Task instructions: Render the lines of the records, starting at the line containing "When comparing" and ending at the end of the records, as a Markdown table with columns No. and Text, skipping blank lines.
====================
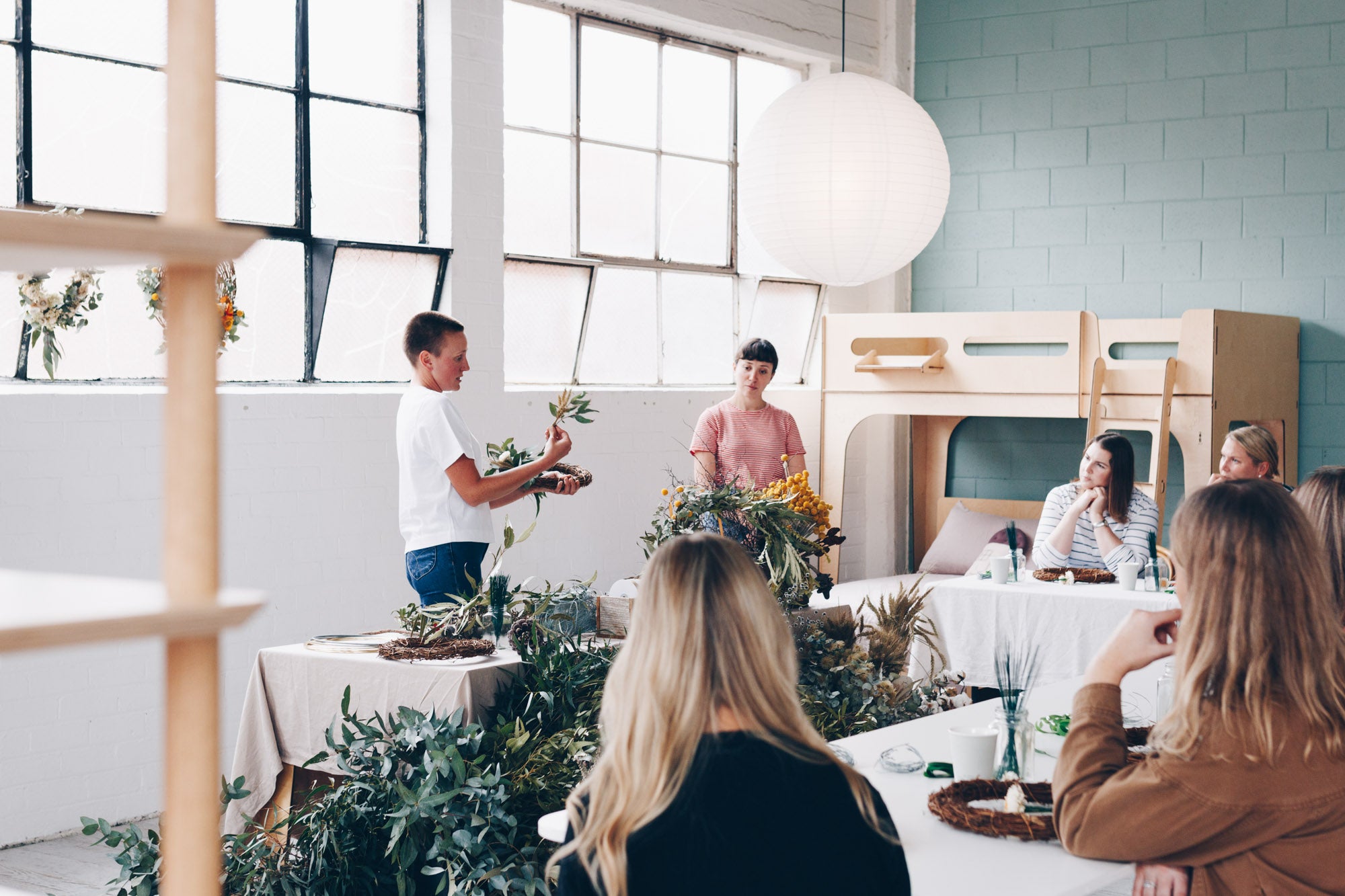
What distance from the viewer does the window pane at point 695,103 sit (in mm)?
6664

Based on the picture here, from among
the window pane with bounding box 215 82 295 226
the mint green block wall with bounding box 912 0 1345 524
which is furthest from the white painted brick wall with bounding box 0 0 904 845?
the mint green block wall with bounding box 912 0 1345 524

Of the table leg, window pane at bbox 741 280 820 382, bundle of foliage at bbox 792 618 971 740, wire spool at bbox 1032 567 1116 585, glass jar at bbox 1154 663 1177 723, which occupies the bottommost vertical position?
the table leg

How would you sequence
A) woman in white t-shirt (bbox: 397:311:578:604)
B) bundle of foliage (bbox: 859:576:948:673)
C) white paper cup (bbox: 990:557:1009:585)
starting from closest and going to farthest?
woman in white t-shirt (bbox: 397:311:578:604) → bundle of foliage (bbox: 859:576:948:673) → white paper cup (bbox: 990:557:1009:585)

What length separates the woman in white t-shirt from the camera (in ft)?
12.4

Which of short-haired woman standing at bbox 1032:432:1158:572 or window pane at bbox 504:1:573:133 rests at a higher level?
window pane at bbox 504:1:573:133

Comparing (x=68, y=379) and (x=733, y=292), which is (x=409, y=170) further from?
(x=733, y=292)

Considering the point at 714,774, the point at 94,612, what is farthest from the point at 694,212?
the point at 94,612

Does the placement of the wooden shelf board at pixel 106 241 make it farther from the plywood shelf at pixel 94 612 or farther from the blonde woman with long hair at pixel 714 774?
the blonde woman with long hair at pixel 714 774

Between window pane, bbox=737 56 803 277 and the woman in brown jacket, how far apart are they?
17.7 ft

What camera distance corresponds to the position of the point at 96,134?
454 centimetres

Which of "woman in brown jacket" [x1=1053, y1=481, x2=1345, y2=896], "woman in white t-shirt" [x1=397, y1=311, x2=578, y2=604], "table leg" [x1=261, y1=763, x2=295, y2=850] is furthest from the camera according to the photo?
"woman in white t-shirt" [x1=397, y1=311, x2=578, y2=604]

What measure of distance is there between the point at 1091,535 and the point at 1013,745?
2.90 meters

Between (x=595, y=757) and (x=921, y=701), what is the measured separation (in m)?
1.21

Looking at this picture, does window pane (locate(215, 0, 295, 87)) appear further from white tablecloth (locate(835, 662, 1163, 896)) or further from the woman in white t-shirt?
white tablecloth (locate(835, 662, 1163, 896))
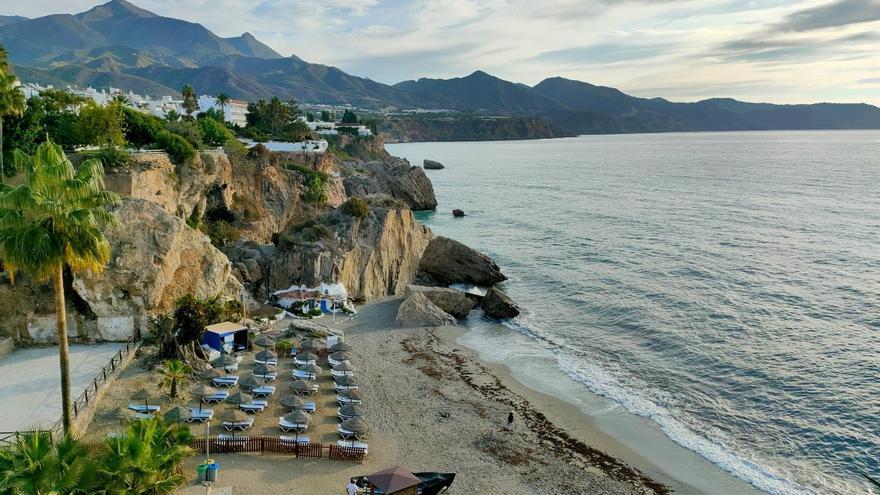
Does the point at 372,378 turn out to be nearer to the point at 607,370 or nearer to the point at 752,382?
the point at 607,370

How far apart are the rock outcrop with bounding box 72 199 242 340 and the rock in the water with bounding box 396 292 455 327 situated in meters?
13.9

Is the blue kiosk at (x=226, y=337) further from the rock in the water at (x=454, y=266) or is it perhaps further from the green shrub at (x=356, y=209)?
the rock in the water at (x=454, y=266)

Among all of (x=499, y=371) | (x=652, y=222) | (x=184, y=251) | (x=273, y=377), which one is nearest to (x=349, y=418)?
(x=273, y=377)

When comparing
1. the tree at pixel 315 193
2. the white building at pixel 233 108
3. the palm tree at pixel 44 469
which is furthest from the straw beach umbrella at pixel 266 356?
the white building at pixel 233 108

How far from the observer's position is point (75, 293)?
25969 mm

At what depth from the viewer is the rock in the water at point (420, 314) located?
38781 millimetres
====================
Solution to this task:
| No. | Text |
|---|---|
| 1 | When comparing |
| 2 | 1. the tree at pixel 315 193 |
| 3 | 2. the white building at pixel 233 108 |
| 4 | 3. the palm tree at pixel 44 469 |
| 5 | which is furthest from the straw beach umbrella at pixel 266 356? |
| 6 | the white building at pixel 233 108 |
| 7 | How far from the observer's position is point (75, 293)? |
| 8 | 25969 mm |
| 9 | At what depth from the viewer is the rock in the water at point (420, 314) located? |
| 10 | 38781 millimetres |